→ **ABOUT THIS EXERCISE**
Reproduce each line of the records below word for word, leaving out the pictures.
________________
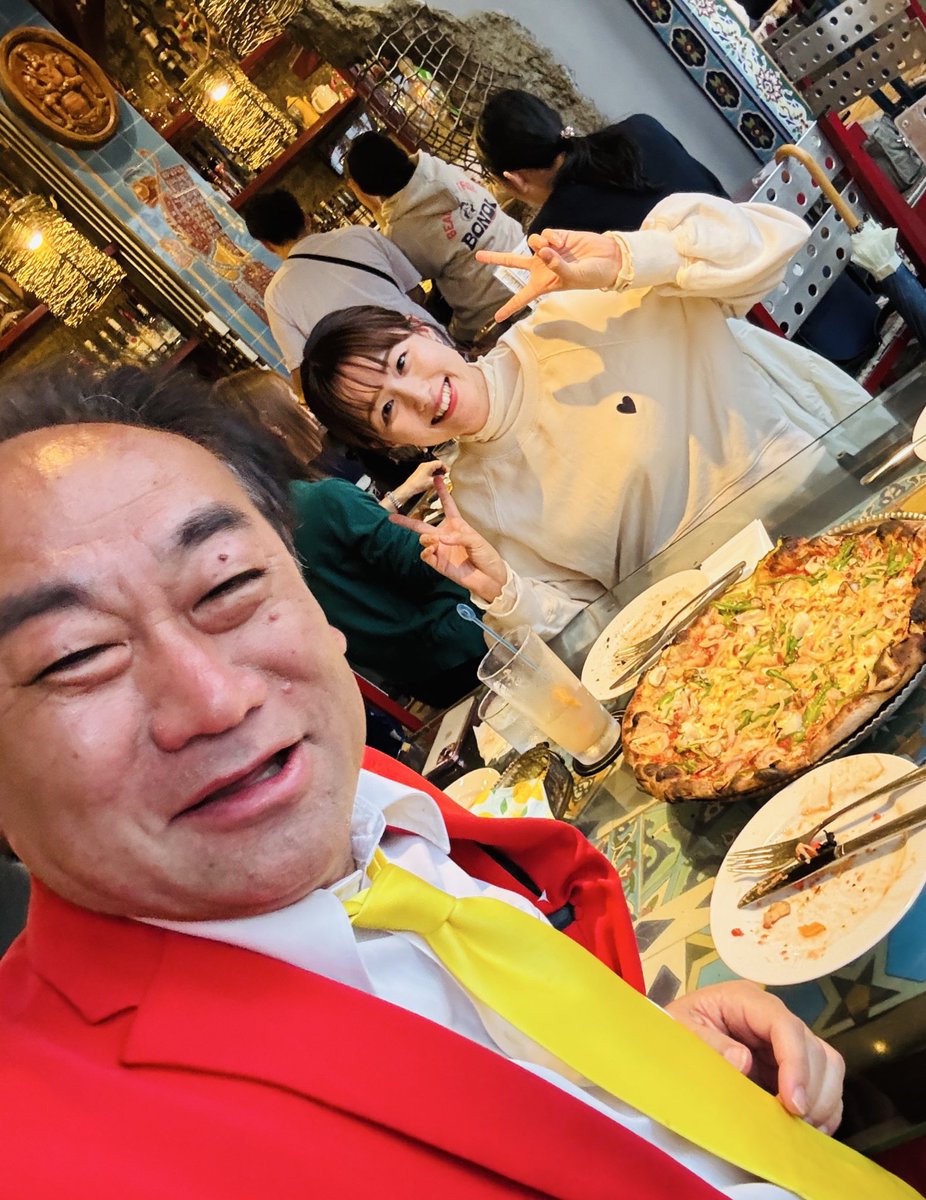ひさぴょん　画像各５客 年に一回のお楽しみ！和気の藤公園へ 行く途中、必ず立ち寄るのが僕が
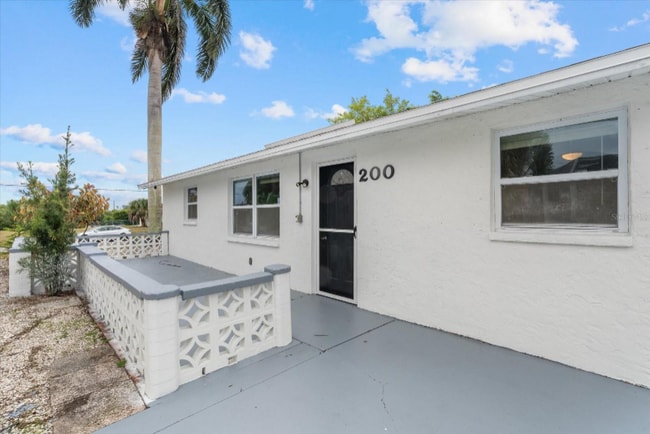 Foto del edificio - 200 San Lorenzo Ave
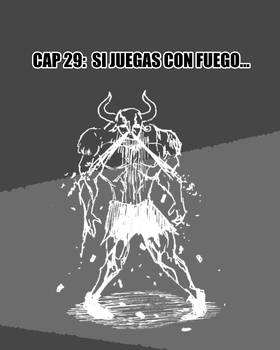 Read Antoño : el matador de toreros   29 Page 2 in Spanish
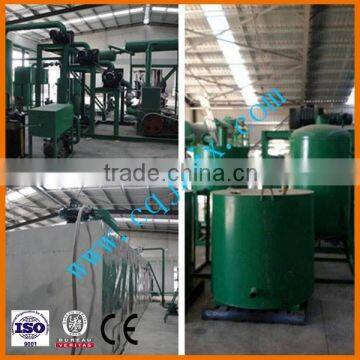 China ZSA-30 Industrial Used Lubrication Engine Oil Recycling Machine In India photo-4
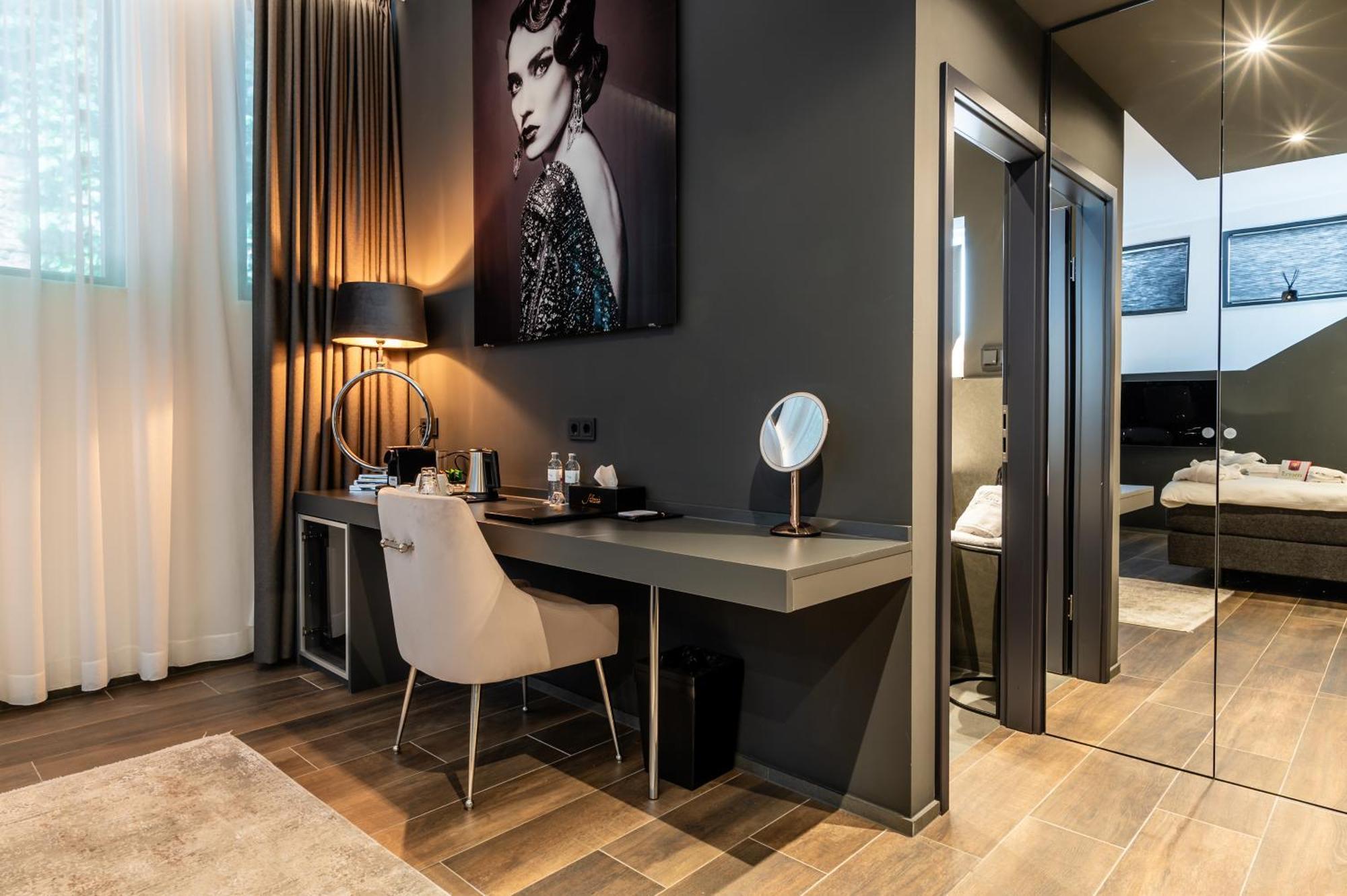 Sellmann'S Boutique Hotel Дортмунд Екстериор снимка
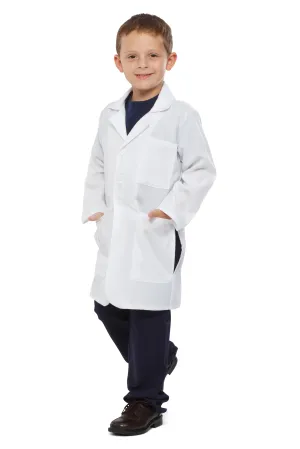 Doctor Lab Coat - Kids Babykids_Dress-Up-America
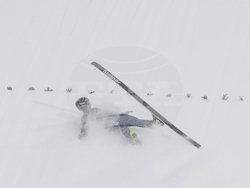 Milan Cortina Olympics Nordic Combined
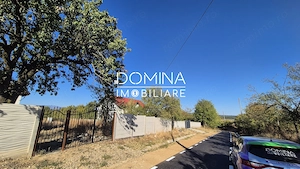 Vânzare casă 2 camere, cu teren 969 mp, situată în Telești - imagine 9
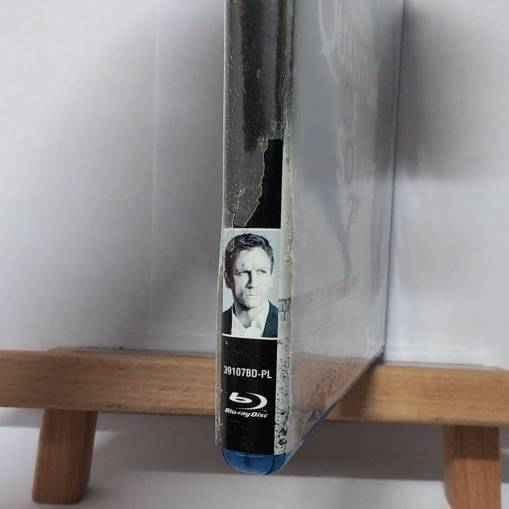 Quantum of Solace (czyt. opis) [EX]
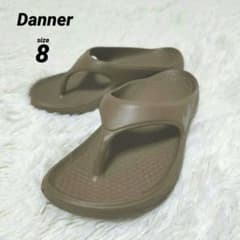 ☆ Danner ダナー ☆ ミズグモフリップ　リカバリーサンダル　26cm
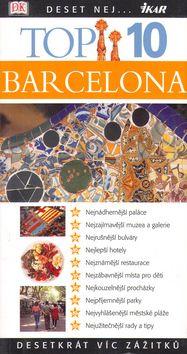 Barcelona Top 10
________________
→ **RESPONSE TO THIS EXERCISE**
ひさぴょん　画像各５客 年に一回のお楽しみ！和気の藤公園へ 行く途中、必ず立ち寄るのが僕が
 Foto del edificio - 200 San Lorenzo Ave
 Read Antoño : el matador de toreros   29 Page 2 in Spanish
 China ZSA-30 Industrial Used Lubrication Engine Oil Recycling Machine In India photo-4
 Sellmann'S Boutique Hotel Дортмунд Екстериор снимка
 Doctor Lab Coat - Kids Babykids_Dress-Up-America
 Milan Cortina Olympics Nordic Combined
 Vânzare casă 2 camere, cu teren 969 mp, situată în Telești - imagine 9
 Quantum of Solace (czyt. opis) [EX]
 ☆ Danner ダナー ☆ ミズグモフリップ　リカバリーサンダル　26cm
 Barcelona Top 10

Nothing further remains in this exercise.